2023-03-30 Infrastructure Working Group Agenda and Meeting Notes
March 30, 2023
When:
Tuesday, October 4, 2022
9am to 10am PDT/12:00PM-1PM EST
ZOOM Please Register in advance for this meeting:
https://zoom.us/meeting/register/tJwpcO2spjkpE9a1HXBeyBxz7TM_Dvo8Ne8j
Attendees:
- Sean Bohan (openIDL)
- Nathan Southern (openIDL)
- Peter Antley (AAIS)
- Ken Sayers (AAIS)
- Surya Lanka (Chainyard)
- Yanko Zhelyazkov (Senofi)
- Allen Thompson (Hanover)
- Adnan Choudhury (Chainyard)
- Aashish Shrestha (Chainyard)
- Jeff Braswell (openIDL)
- Faheem Zakaria (Hanover)
Agenda Items:
Antitrust
ND POC: Learnings, What Worked, What Didn't, What Was Changed
- Next topics
- AOB
Minutes:
- openIDL ND POC Changes
- 3 - Infrastructure, Fabric, Application POV
- Infrastructure
- added code to deploy the lambda function for report processing and upload UI
- S3 bucket for cloud distro and AWS cert manager
- upgraded Kub to 1.23 (1.22 was getting deprecated)
- test environ updated
- added cert manager for ssl certs for all endpoints
- updated self-managed node groups to EKS managed node groups
- self managed was using launch configs, getting deprecated in Dec - had to update them to EKS manager node group (template not configs)

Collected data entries
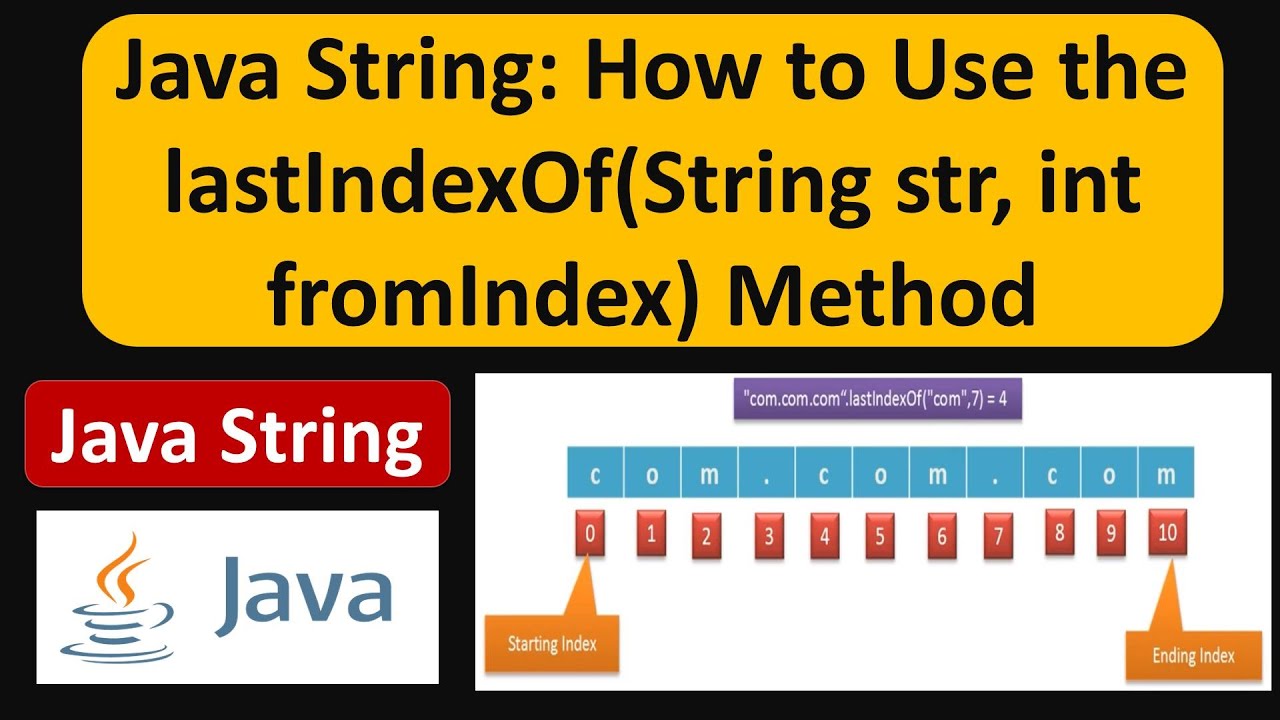 Java String: How to Use the lastIndexOf(String str, int fromIndex) Method

Java String

Java

"com.com.com".lastIndexOf("com",7) = 4

| c | o | m | . | c | o | m | . | c | o | m |
|---|---|---|---|---|---|---|---|---|---|---|
| 0 | 1 | 2 | 3 | 4 | 5 | 6 | 7 | 8 | 9 | 10 |

Starting Index

Ending Index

PROMPT A
Print the part of the infrastructure meeting notes beginning at the words "- Nathan Southern" and ending after the words "Jeff Braswell (openIDL)".
PROMPT B
According to the infrastructure meeting notes, what version was Kubernetes upgraded to, and why?

EXERCISE RESULT A
- Nathan Southern (openIDL)
- Peter Antley (AAIS)
- Ken Sayers (AAIS)
- Surya Lanka (Chainyard)
- Yanko Zhelyazkov (Senofi)
- Allen Thompson (Hanover)
- Adnan Choudhury (Chainyard)
- Aashish Shrestha (Chainyard)
- Jeff Braswell (openIDL)

EXERCISE RESULT B
Kubernetes was upgraded to 1.23 because 1.22 was getting deprecated.